WORK TO BE COMPLETED =
Using the entries that follow, write out the line containing "United States, site archbold_FL-17.", the line containing "common name: domestic cow", and every line between them, exactly and nothing else.

LISTED RECORDS =
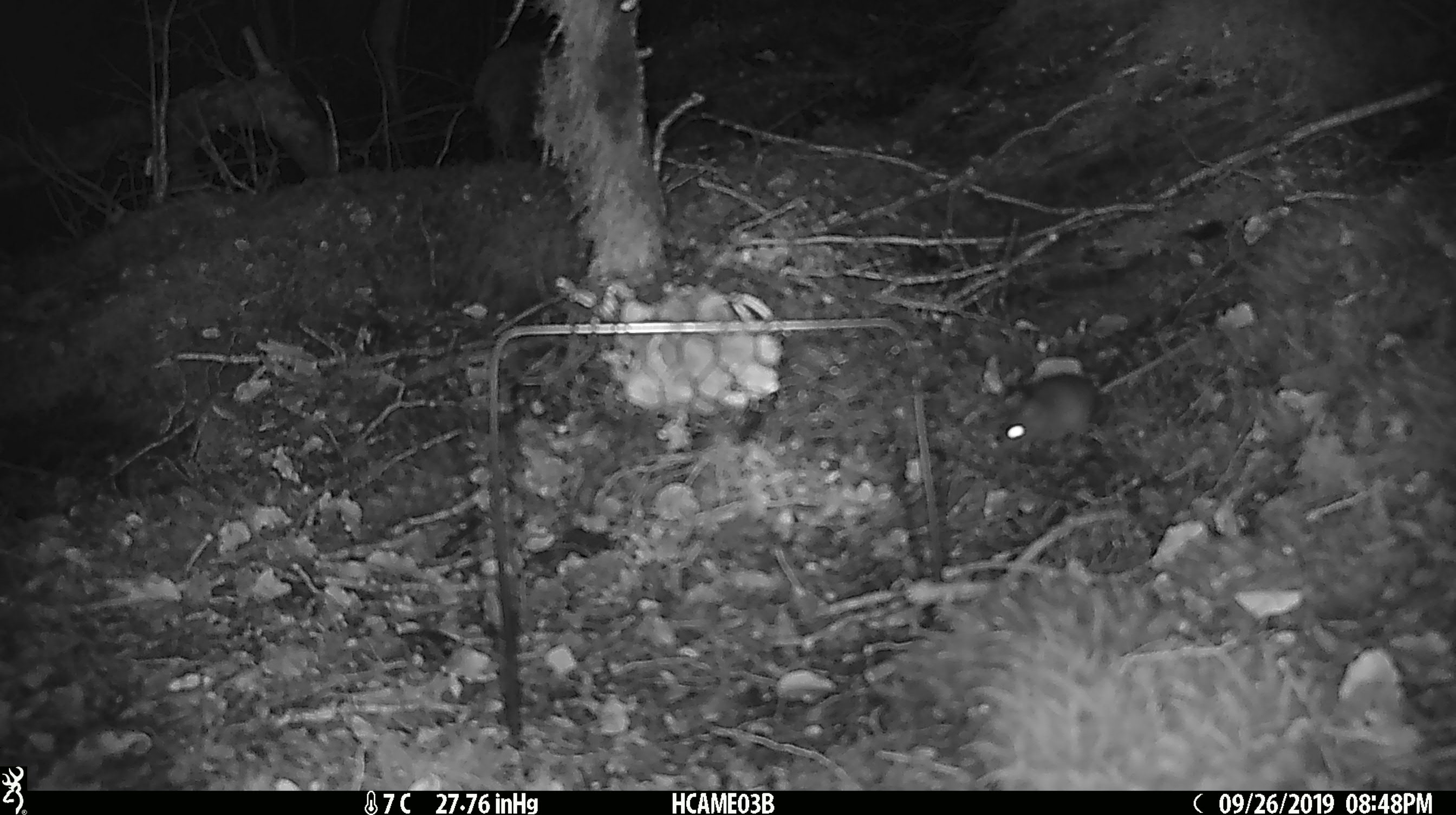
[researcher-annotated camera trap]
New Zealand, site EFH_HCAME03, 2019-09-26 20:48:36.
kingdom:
==
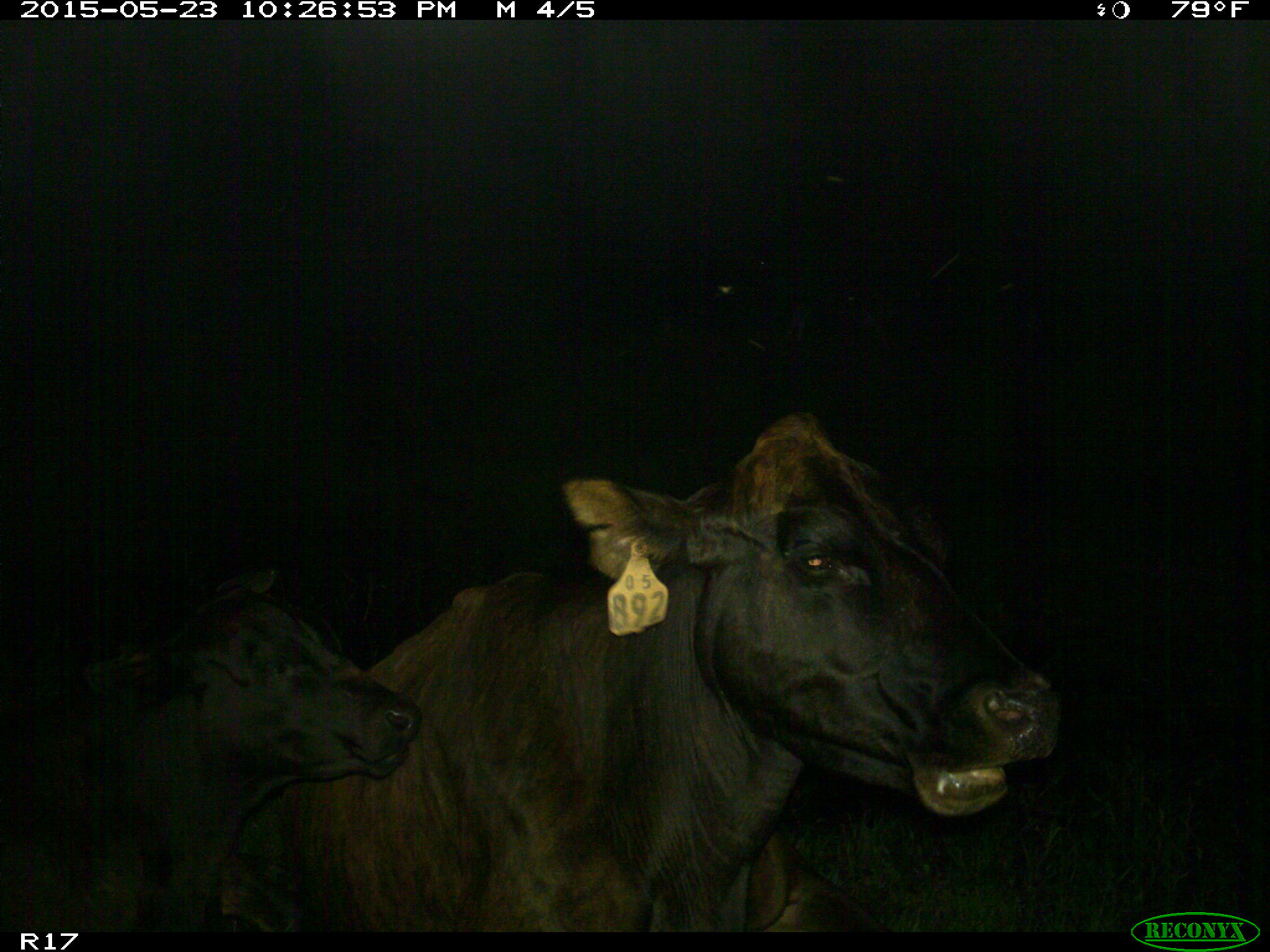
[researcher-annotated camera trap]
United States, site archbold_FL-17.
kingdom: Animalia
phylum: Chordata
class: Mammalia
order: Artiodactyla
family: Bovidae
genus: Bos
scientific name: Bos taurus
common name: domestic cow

RESPONSE FOR THIS EXERCISE =
United States, site archbold_FL-17.
kingdom: Animalia
phylum: Chordata
class: Mammalia
order: Artiodactyla
family: Bovidae
genus: Bos
scientific name: Bos taurus
common name: domestic cow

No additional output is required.